#### [Supplied passage]
+++

In the past popular support for a nuclear option failed to generate significant political backing. Official policy is to rely ever more tightly on the U.S., clinging to the Washington Declaration, by which the Biden administration promised to risk the incineration of American cities to protect the ROK. Deputy Secretary of State Kurt Campbell opined “that the mechanisms that we’ve put in place … the Washington Declaration and the strategic initiatives that have been launched to underscore the added signification of American extended deterrence, particularly in situations like Korea, I think it’s given us what we need to work with now.” South Korean President Yoon Suk Yeol is publicly on board. So is Won Hee-ryong, a former cabinet minister running to head the ruling People Power Party: “We need to boost our nuclear deterrence against North Korean threats by ensuring the effectiveness of the declaration.”
However, burgeoning Russian-North Korean military cooperation is challenging the status quo. Observed Allison Hooker, a member of President Donald Trump’s National Security Council staff, “I think we cannot rule out the fact that South Korea continues to move, maybe more rapidly, towards its own nuclear program.” Last year, President Yoon observed that if the North Korean threat “becomes more serious, we could acquire our own nuclear weapons, such as deploying tactical nuclear weapons here in ROK.” Senior members of his party are now taking up the issue.

+++

#### [What you will do]
Copy out the full passage on South Korea's nuclear debate word for word, with no changes.

+++

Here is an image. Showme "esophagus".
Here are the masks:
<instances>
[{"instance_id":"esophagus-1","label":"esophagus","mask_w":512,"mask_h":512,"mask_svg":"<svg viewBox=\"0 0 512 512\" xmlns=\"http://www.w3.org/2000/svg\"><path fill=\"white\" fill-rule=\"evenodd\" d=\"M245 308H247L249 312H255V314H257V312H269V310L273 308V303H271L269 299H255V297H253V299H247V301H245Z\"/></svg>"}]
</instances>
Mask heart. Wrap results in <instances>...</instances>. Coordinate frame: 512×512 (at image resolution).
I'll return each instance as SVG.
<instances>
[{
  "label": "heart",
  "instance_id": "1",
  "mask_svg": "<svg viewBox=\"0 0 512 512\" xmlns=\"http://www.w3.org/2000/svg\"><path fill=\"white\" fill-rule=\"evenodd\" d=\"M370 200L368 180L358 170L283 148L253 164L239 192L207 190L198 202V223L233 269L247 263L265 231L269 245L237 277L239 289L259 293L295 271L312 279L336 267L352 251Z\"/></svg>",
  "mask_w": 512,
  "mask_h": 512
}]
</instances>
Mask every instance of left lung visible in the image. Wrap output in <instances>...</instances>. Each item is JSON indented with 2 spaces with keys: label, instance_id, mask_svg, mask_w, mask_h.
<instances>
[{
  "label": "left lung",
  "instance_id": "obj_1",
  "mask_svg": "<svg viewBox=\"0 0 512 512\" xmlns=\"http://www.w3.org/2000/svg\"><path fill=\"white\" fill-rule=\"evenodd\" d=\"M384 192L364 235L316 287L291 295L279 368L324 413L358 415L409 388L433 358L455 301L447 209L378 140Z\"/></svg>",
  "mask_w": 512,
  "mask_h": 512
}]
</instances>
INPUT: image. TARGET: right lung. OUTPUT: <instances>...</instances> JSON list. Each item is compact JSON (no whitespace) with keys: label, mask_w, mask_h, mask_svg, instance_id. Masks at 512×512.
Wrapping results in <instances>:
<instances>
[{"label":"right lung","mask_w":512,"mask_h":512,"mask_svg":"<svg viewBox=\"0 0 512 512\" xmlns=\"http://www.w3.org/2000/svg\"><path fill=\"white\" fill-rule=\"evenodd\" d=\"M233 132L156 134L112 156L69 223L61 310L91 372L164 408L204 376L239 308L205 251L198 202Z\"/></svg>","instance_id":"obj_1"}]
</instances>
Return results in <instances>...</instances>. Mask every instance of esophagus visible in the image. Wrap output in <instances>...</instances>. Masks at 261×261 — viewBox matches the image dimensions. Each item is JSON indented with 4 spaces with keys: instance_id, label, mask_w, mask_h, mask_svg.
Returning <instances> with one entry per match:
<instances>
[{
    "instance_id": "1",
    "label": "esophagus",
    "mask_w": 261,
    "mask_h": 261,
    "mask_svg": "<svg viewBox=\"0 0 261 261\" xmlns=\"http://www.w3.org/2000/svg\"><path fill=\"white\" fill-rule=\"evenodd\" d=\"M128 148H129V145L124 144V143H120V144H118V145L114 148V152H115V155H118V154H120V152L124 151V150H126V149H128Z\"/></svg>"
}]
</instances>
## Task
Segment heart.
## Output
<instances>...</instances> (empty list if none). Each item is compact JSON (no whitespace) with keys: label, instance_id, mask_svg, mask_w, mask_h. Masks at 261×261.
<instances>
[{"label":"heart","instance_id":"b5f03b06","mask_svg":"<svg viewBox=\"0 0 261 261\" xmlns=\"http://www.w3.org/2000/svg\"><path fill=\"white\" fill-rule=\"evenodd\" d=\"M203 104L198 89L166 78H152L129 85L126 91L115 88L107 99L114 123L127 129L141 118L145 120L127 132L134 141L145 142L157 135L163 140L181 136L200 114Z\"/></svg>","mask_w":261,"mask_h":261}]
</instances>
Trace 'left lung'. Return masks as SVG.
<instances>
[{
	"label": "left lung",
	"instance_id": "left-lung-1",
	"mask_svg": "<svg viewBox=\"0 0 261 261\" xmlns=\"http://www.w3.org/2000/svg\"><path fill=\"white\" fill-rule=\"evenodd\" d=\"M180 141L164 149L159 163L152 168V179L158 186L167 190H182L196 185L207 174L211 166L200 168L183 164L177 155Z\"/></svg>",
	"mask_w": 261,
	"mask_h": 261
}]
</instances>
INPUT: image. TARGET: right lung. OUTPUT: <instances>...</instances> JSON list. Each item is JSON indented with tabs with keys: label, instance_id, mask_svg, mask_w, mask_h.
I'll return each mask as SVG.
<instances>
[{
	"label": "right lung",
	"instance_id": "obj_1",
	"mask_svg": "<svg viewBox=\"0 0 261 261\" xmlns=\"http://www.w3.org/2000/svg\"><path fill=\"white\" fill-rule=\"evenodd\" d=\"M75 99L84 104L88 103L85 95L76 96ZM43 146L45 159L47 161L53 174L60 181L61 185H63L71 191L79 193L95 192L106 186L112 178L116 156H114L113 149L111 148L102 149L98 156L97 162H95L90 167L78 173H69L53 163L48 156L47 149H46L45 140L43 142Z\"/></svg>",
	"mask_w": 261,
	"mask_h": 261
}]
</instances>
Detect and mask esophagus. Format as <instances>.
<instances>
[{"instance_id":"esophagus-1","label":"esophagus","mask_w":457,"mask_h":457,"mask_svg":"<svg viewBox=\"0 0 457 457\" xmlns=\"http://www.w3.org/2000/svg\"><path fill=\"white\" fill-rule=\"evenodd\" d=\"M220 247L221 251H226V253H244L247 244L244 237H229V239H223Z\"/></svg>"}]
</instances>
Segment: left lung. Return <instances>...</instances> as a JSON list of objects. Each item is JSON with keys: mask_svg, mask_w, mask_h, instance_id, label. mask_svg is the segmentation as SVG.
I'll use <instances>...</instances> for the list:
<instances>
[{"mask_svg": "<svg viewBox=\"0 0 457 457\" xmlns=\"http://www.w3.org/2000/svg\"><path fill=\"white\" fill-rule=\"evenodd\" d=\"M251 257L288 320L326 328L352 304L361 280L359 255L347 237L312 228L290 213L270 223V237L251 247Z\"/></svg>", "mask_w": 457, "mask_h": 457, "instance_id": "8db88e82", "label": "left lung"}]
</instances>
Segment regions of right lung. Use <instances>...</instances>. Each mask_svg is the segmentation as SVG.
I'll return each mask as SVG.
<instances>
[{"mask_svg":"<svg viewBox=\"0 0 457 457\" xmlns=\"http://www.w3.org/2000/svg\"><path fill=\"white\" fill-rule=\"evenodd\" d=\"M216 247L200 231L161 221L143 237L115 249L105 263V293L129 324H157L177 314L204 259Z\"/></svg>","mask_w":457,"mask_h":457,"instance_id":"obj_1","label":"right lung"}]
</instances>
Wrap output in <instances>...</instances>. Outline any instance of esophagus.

+++

#### [Exercise response]
In the past popular support for a nuclear option failed to generate significant political backing. Official policy is to rely ever more tightly on the U.S., clinging to the Washington Declaration, by which the Biden administration promised to risk the incineration of American cities to protect the ROK. Deputy Secretary of State Kurt Campbell opined “that the mechanisms that we’ve put in place … the Washington Declaration and the strategic initiatives that have been launched to underscore the added signification of American extended deterrence, particularly in situations like Korea, I think it’s given us what we need to work with now.” South Korean President Yoon Suk Yeol is publicly on board. So is Won Hee-ryong, a former cabinet minister running to head the ruling People Power Party: “We need to boost our nuclear deterrence against North Korean threats by ensuring the effectiveness of the declaration.”
However, burgeoning Russian-North Korean military cooperation is challenging the status quo. Observed Allison Hooker, a member of President Donald Trump’s National Security Council staff, “I think we cannot rule out the fact that South Korea continues to move, maybe more rapidly, towards its own nuclear program.” Last year, President Yoon observed that if the North Korean threat “becomes more serious, we could acquire our own nuclear weapons, such as deploying tactical nuclear weapons here in ROK.” Senior members of his party are now taking up the issue.